Allí, era todavía peor que en el jardín: se diría que el aire del campo quitaba a la propiedad lo que tenía de respetable; el que salta por encima de un seto o escala un muro, se detiene ante la puerta o la ventana de una ha­bitación.

En el jardín, Boxtel no era más que un merodeador; en la habitación, era un ladrón.

Sin embargo, recobró el valor: no había llegado has­ta allí para regresar a su casa con las manos vacías.

Y se puso a buscar, a abrir y cerrar todos los cajo­nes, a incluso el cajón privilegiado donde había estado el depósito que acababa de ser tan fatal a Cornelius; encontró, como en un jardín, etiquetadas las plantas, la Joannis, la Witt, el tulipán marrón, el tulipán café tos­tado, pero del tulipán negro o más bien de los bulbos donde estaba todavía dormido y oculto en los limbos de la floración, no había ninguna señal.
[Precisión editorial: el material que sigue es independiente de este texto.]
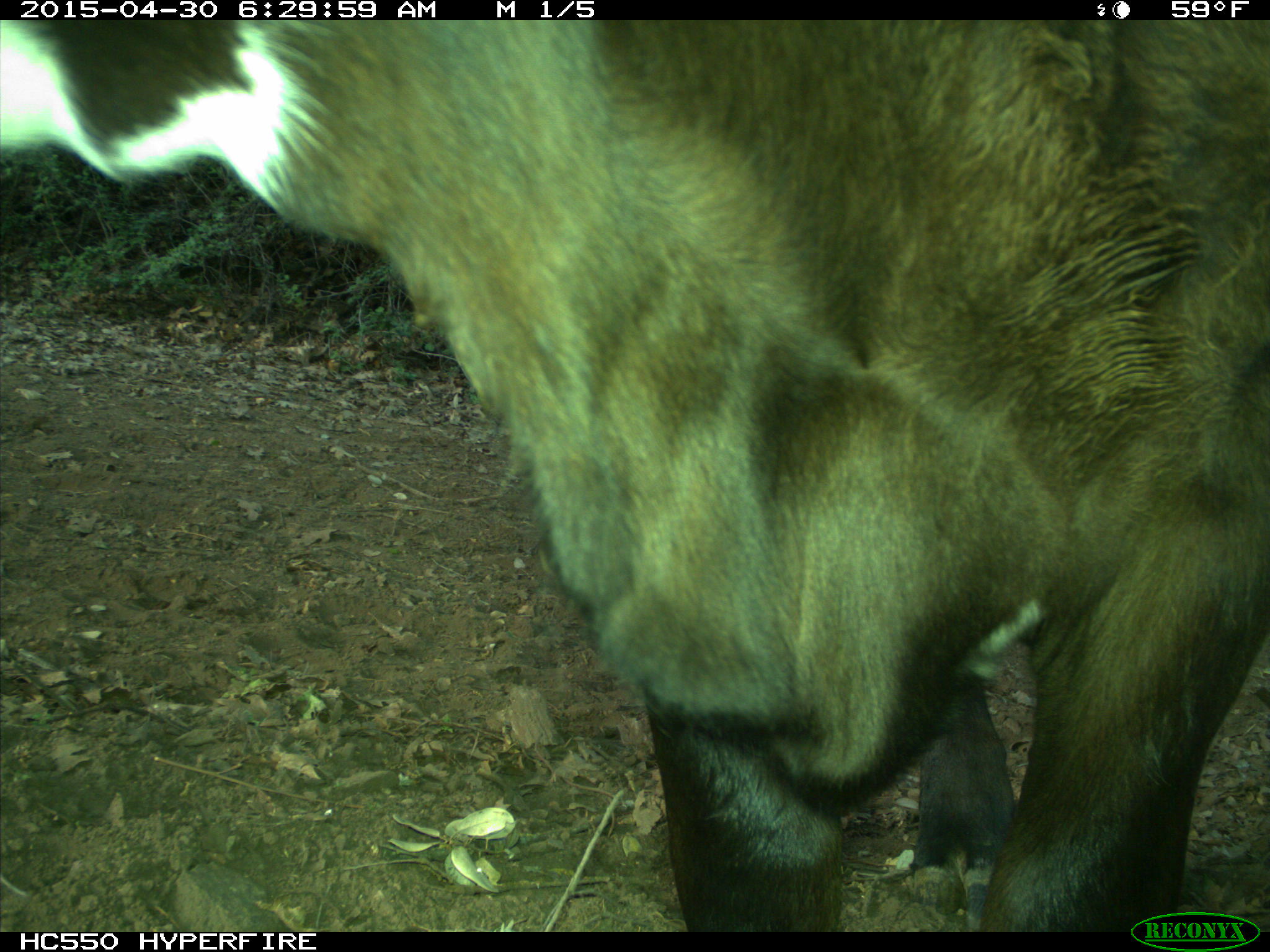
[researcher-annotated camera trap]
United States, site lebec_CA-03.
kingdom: Animalia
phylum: Chordata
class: Mammalia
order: Artiodactyla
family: Bovidae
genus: Bos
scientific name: Bos taurus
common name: domestic cow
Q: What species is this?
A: Bos taurus (domestic cow).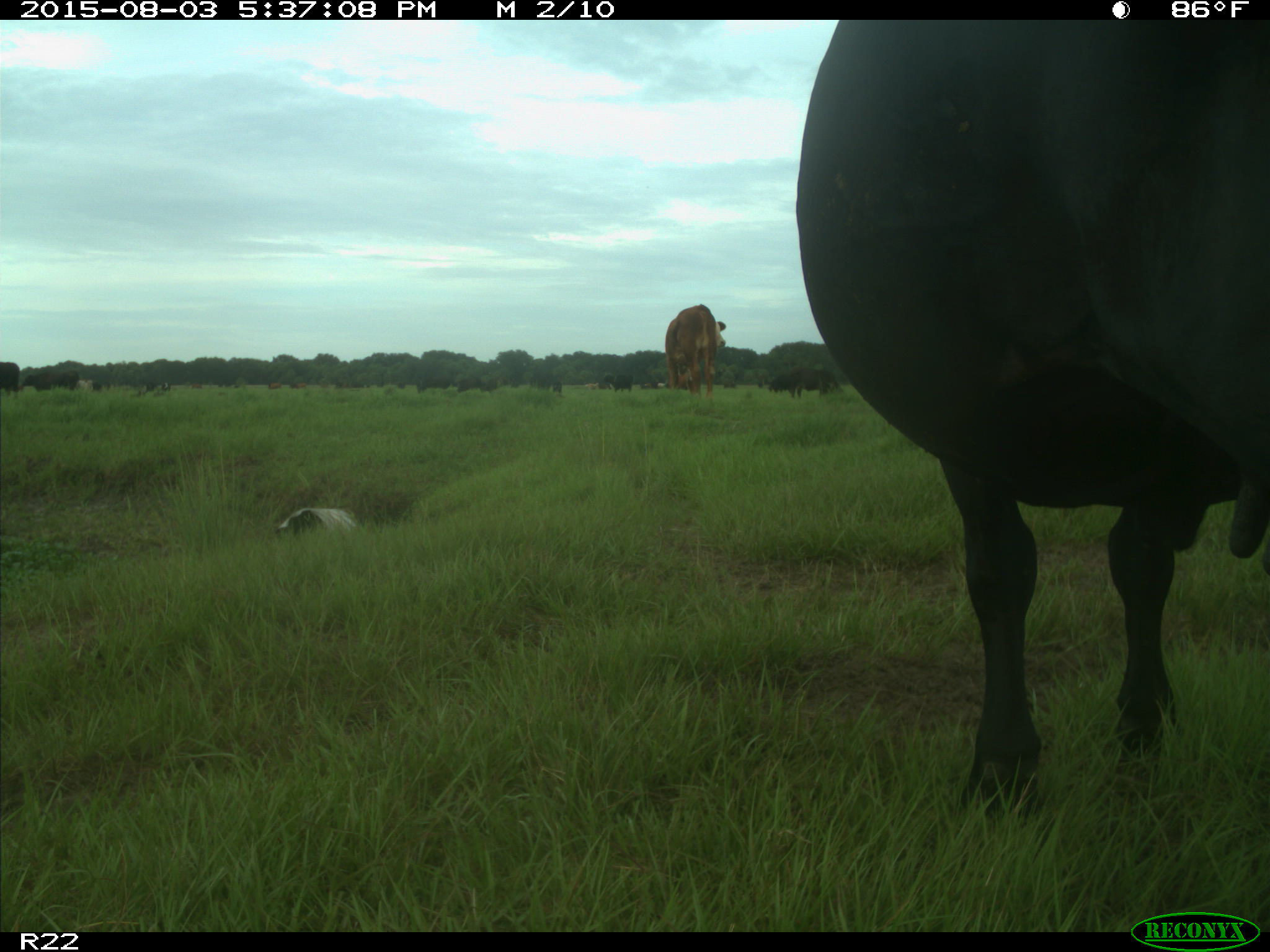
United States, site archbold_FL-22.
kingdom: Animalia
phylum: Chordata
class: Mammalia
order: Artiodactyla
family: Bovidae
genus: Bos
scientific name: Bos taurus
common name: domestic cow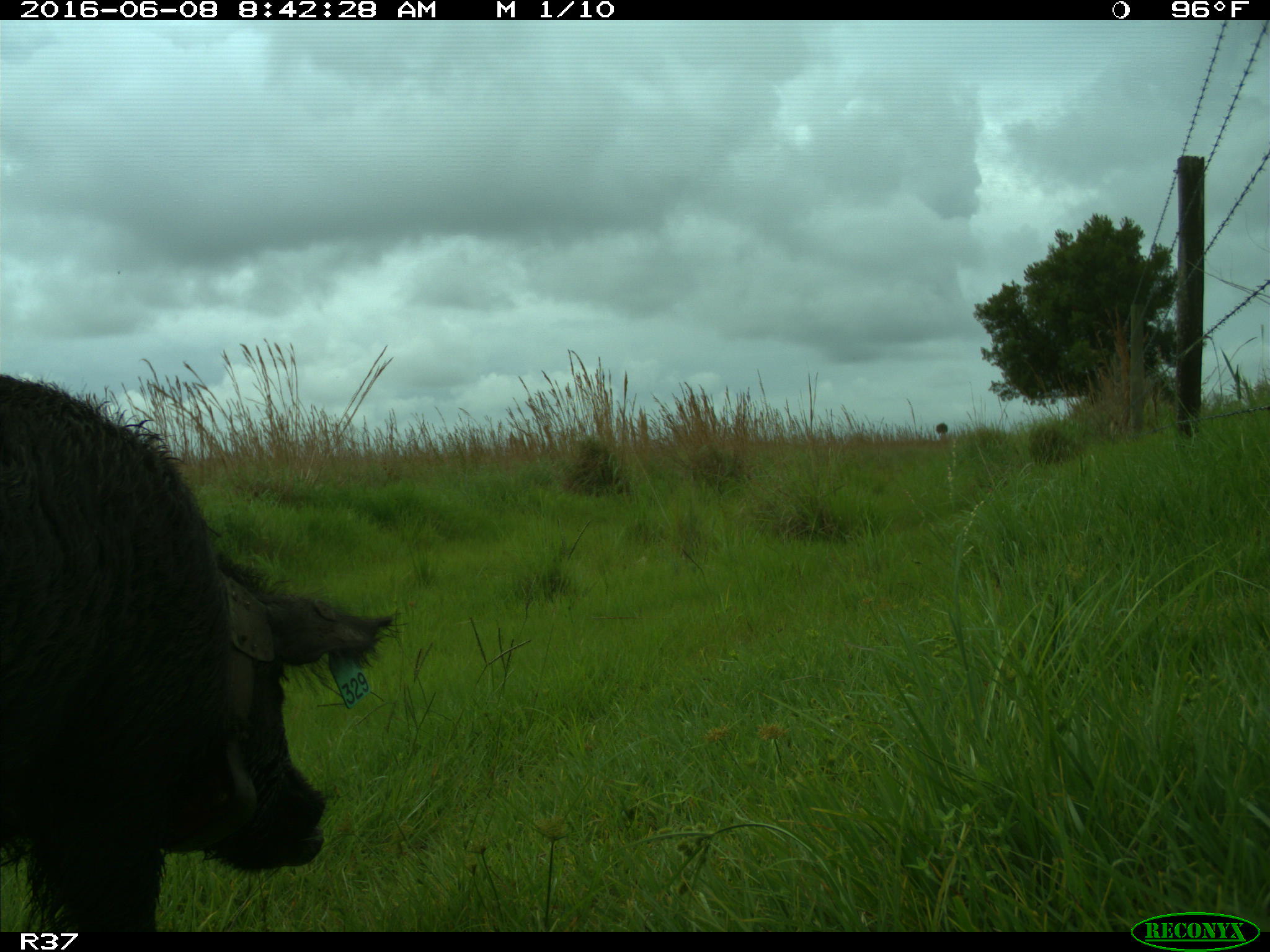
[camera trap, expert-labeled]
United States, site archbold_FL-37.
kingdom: Animalia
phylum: Chordata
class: Mammalia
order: Artiodactyla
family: Suidae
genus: Sus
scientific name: Sus scrofa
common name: wild boar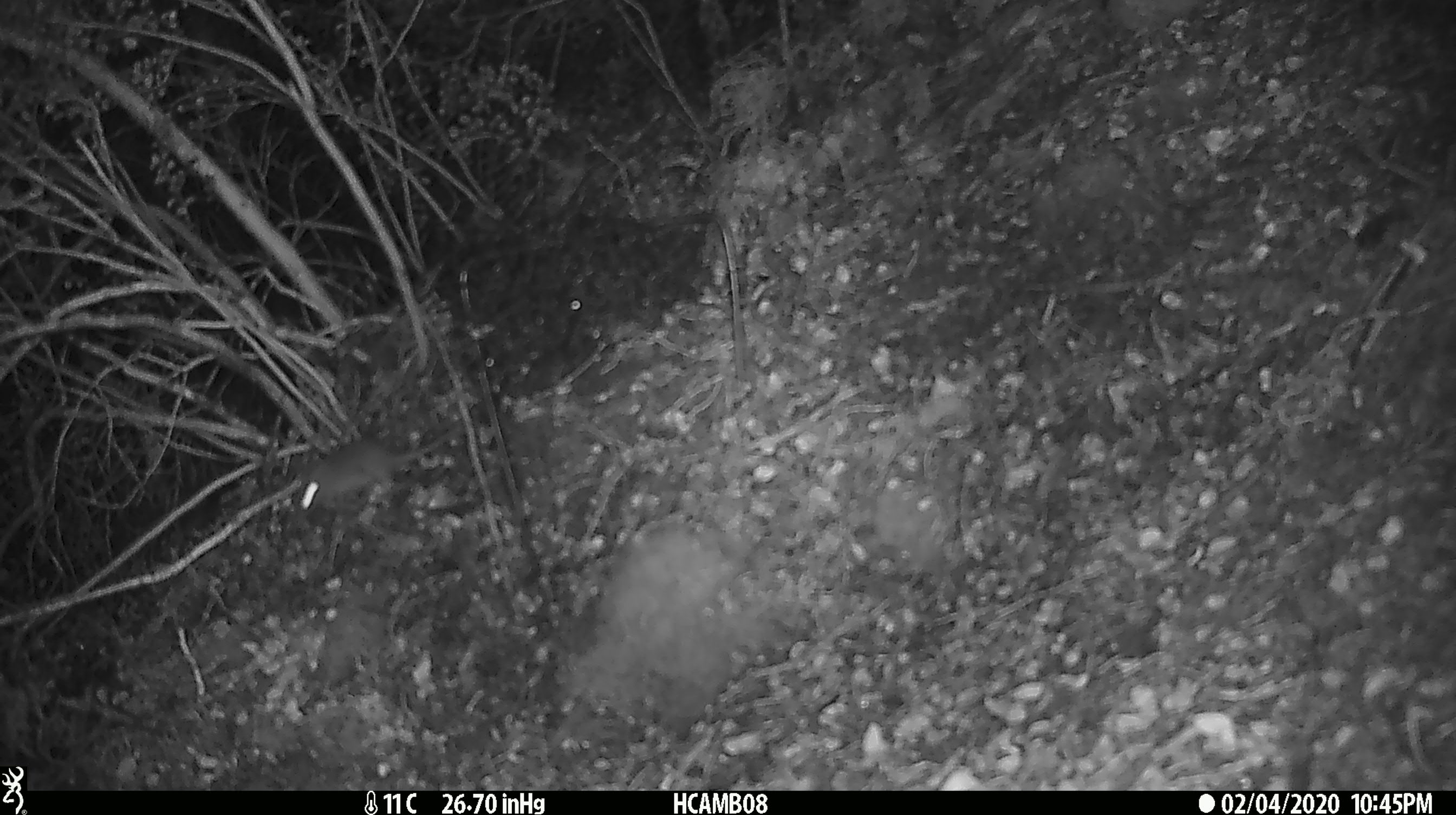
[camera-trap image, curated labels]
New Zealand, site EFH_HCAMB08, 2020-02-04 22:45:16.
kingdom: Animalia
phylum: Chordata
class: Mammalia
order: Rodentia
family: Muridae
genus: Mus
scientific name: Mus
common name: mouse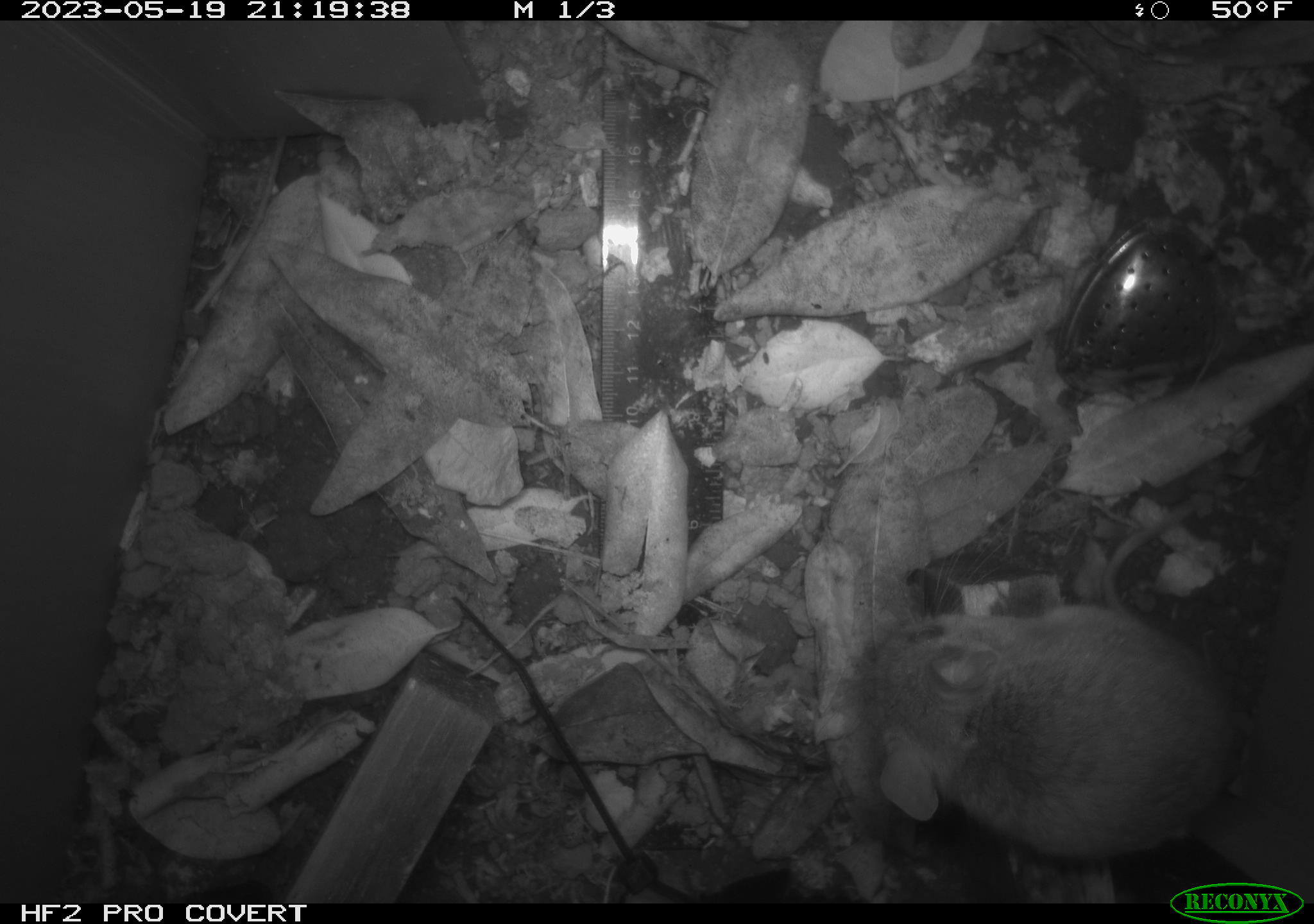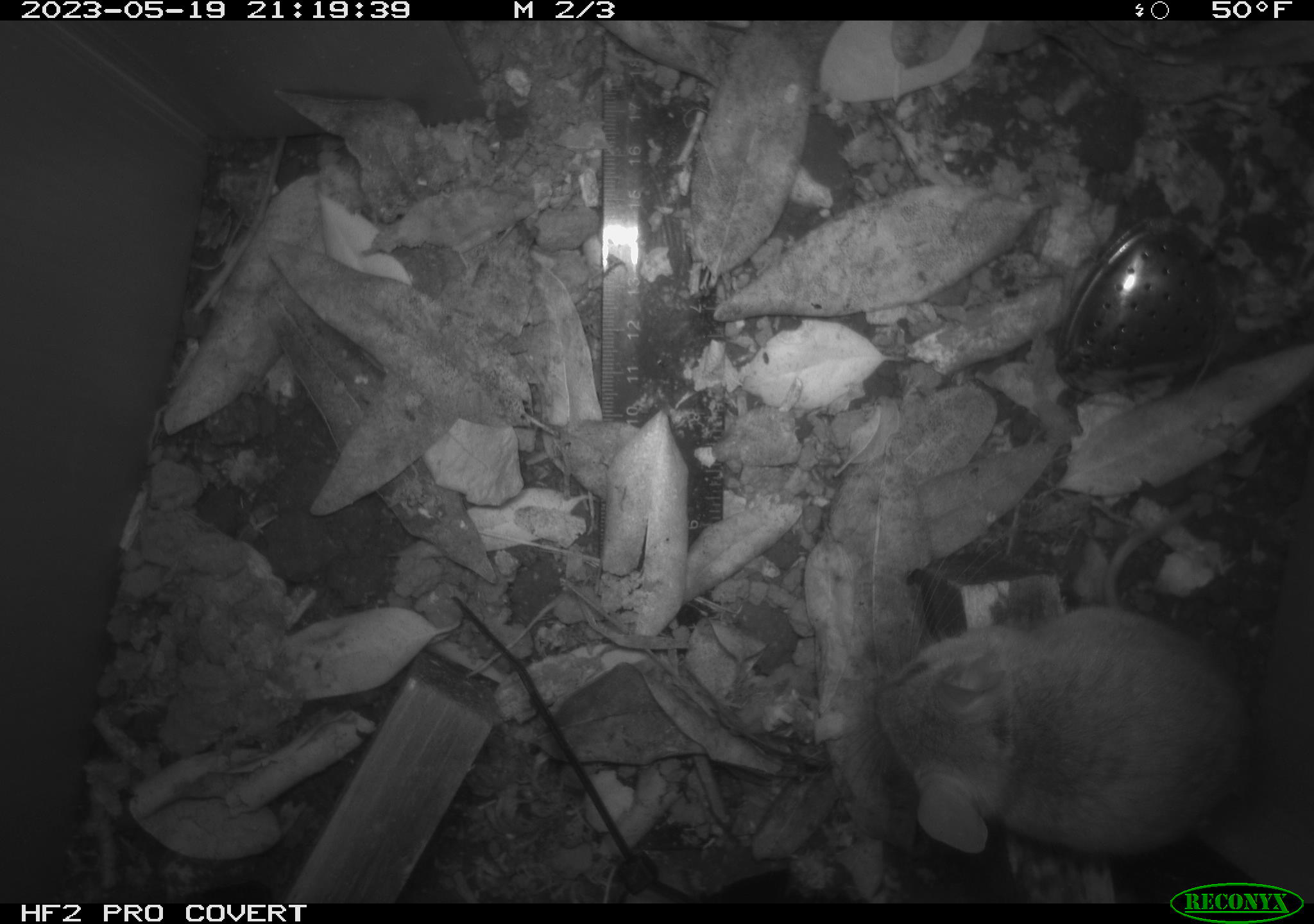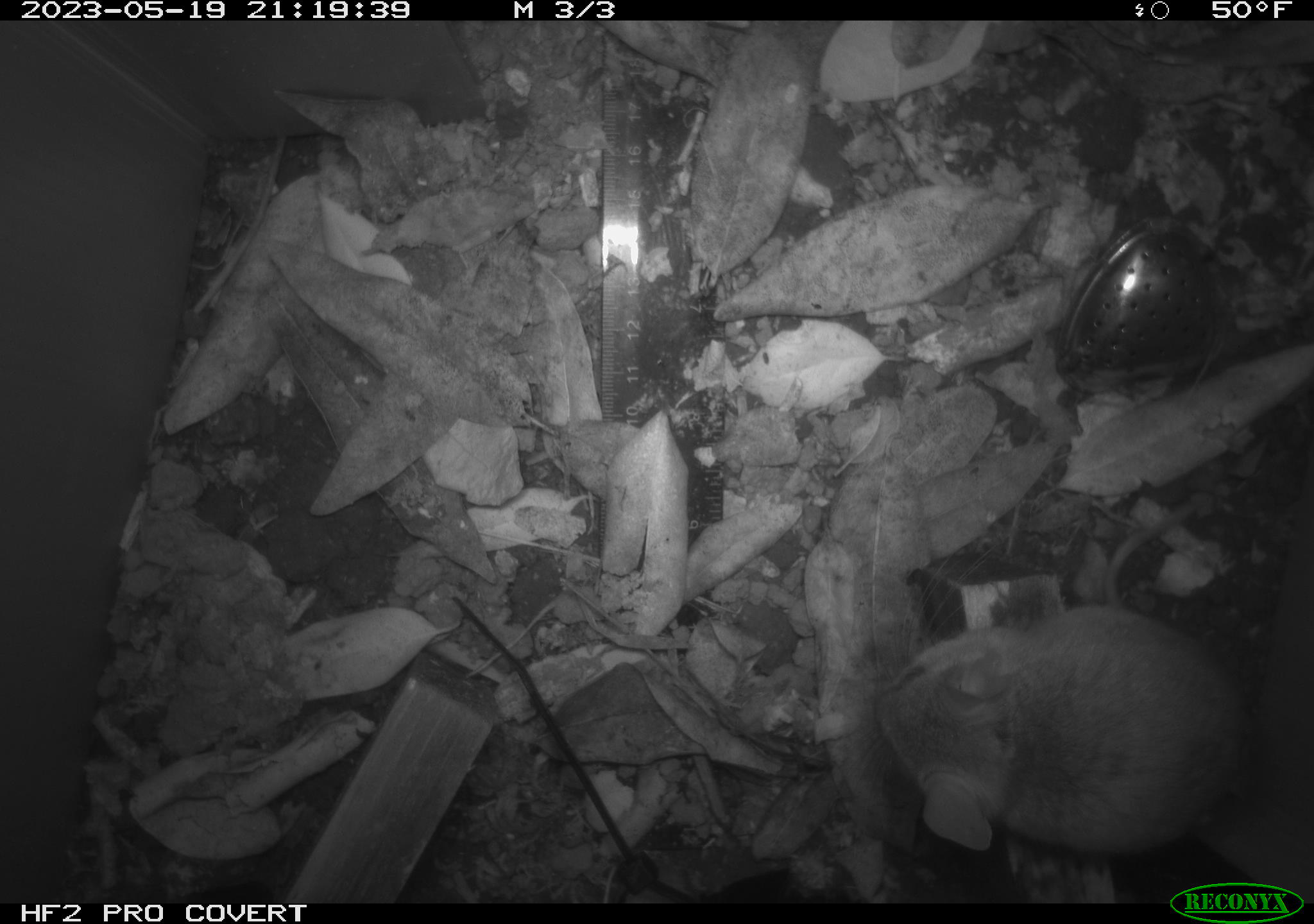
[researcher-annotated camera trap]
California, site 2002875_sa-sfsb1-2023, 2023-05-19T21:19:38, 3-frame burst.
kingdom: Animalia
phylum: Chordata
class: Mammalia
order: Rodentia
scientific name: Rodentia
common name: mouse species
Y, sin embargo, en el registro de las simientes y de los bulbos llevado por partida doble por Van Baerle con más cuidado y exactitud que el registro comercial de las primeras firmas de Amsterdam, Boxtel leyó estas líneas:

Hoy, 20 de agosto de 1672, he desenterrado la cebo­lla del gran tulipán negro que he separado en tres bul­bos perfectos.

—¡Esos bulbos! ¡Esos bulbos! —aulló Boxtel devas­tando todo el secadero—. ¿Dónde ha podido ocultarlos?

Luego, de repente, golpeándose la frente hasta aplas­tarse el cerebro, exclamó en voz alta:

—¡Oh! ¡Miserable de mí! ¡Ah, tres veces perdido Boxtel! ¿Es que alguien se separa de sus bulbos, es que alguien los abandona en Dordrecht cuando se parte para La Haya, es que alguien puede vivir sin esos bulbos, cuando esos bulbos son los del gran tulipán negro? ¡Habrá tenido tiempo de cogerlos, el muy infame! ¡Los tiene encima, se los ha llevado a La Haya!

Fue como un relámpago que mostrara a Boxtel el abismo de un crimen inútil.

Cayó fulminado sobre aquella misma mesa, en aquel mismo lugar donde, unas horas antes, el infortunado Baerle había admirado tan largo rato y tan deliciosa­mente los bulbos del tulipán negro.

«¡Pues bien! Después de todo —se dijo el envidio­so, levantando su lívida cabeza—, si él los tiene, sólo puede guardarlos mientras esté vivo, y...»

El resto de su horrible pensamiento se absorbió en una espantosa sonrisa.

«Los bulbos están en La Haya —pensó—. No es, pues, en Dordrecht donde he de vivir.

»¡A La Haya a por los bulbos! ¡A La Haya!»

Y Boxtel, sin prestar atención a las inmensas rique­zas que abandonaba, preocupado por aquella otra ines­timable riqueza, salió por la celosía, se dejó deslizar a lo largo de la escalera, llevó el instrumento de robo adon­de lo había cogido, y, parecido a un animal de presa, entró rugiendo en su casa.